The West Village, a mecca for the city’s creative class in the 1960s and 70s, has become increasingly upscale. Photography: Fred W. McDarrah/The New York Historical/Getty Images, Brian Hamill/Getty Images
Other cities facing similar pressures have taken a different path. In Chicago, property owners must pay demolition surcharges of $5,000 per unit and $15,000 per building in designated neighborhoods — rising to $20,000 per unit and $60,000 per building in some areas. That “teardown tax” cut demolitions by as much as 90% in one area nearly one year after the ordinance went into effect.
In San Francisco, after wealthy Silicon Valley entrepreneurs started turning the city’s rowhouses into tech palaces, local lawmakers implemented new rules that require projects that eliminate housing units to first seek approval from the planning commission.

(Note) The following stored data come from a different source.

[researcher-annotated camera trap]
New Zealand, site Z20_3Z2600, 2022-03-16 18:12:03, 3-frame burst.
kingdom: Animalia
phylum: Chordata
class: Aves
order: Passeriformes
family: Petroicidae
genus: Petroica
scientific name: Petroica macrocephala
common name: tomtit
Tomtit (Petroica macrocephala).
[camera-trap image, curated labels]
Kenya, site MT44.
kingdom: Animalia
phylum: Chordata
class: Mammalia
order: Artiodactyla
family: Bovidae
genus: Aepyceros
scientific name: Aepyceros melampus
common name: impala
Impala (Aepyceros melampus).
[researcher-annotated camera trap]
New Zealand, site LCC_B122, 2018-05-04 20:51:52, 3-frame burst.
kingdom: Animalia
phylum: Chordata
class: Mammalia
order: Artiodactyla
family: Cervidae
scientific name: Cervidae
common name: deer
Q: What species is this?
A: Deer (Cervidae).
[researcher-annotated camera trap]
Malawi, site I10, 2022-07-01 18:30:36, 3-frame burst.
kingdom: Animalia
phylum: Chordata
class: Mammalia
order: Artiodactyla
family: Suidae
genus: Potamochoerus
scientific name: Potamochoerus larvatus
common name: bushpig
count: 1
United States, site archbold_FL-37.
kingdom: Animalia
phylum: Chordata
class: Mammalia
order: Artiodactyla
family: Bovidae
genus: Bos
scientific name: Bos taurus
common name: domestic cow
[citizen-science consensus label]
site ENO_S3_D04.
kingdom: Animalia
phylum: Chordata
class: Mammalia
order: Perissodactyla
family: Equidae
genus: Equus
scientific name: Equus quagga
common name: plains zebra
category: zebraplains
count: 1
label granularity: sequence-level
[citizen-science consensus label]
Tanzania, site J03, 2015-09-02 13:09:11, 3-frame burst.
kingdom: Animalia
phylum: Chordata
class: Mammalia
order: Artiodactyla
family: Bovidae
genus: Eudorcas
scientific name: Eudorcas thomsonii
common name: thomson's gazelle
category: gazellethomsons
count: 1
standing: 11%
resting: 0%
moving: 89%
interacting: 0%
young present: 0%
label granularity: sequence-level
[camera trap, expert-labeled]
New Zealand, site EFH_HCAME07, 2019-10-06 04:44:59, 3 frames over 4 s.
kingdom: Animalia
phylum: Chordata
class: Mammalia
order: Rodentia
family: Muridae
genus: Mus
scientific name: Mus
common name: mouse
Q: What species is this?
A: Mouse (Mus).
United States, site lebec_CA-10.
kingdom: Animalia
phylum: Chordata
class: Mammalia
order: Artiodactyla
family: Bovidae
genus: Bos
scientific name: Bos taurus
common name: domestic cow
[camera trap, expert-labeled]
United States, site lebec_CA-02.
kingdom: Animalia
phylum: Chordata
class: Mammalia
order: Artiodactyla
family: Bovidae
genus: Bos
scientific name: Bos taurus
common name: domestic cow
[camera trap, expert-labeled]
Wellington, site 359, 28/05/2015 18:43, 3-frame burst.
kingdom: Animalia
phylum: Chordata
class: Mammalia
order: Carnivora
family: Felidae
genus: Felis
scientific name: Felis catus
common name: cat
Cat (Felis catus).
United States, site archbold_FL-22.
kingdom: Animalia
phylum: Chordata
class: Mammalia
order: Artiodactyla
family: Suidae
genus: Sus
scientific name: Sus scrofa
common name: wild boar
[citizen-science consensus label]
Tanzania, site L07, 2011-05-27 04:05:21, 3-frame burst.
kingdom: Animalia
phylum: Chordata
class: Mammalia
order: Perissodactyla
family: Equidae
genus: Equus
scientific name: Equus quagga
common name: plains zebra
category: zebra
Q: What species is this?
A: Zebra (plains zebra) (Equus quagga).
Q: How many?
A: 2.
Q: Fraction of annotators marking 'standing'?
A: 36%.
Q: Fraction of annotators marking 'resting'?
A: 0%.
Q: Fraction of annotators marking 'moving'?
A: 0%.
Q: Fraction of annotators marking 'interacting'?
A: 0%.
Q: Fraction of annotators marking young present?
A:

Those regulations have effectively banned the new millionaires and billionaires from merging homes. Dan Sider, chief of staff of the San Francisco Planning Department, says he can’t imagine what the city would look like today if the city hadn’t implemented the rule more than a decade ago.
“Housing — safe housing, sanitary housing, sound housing — should not be eliminated without some very extenuating circumstances being presented,” says Sider.
On Charles Street in the West Village, 10 rental apartments were eliminated as a result of the combination project. John Arnold, who spent at least $26 million to acquire the two townhomes, addressed the US housing crisis in a January op-ed for the Houston Chronicle, emphasizing the need to build more.
“We all feel the impact of the housing affordability crisis,” he wrote in the op-ed, which argued against blaming institutional investors for escalating home prices. “We should resist the temptation to unfairly demonize one market actor.”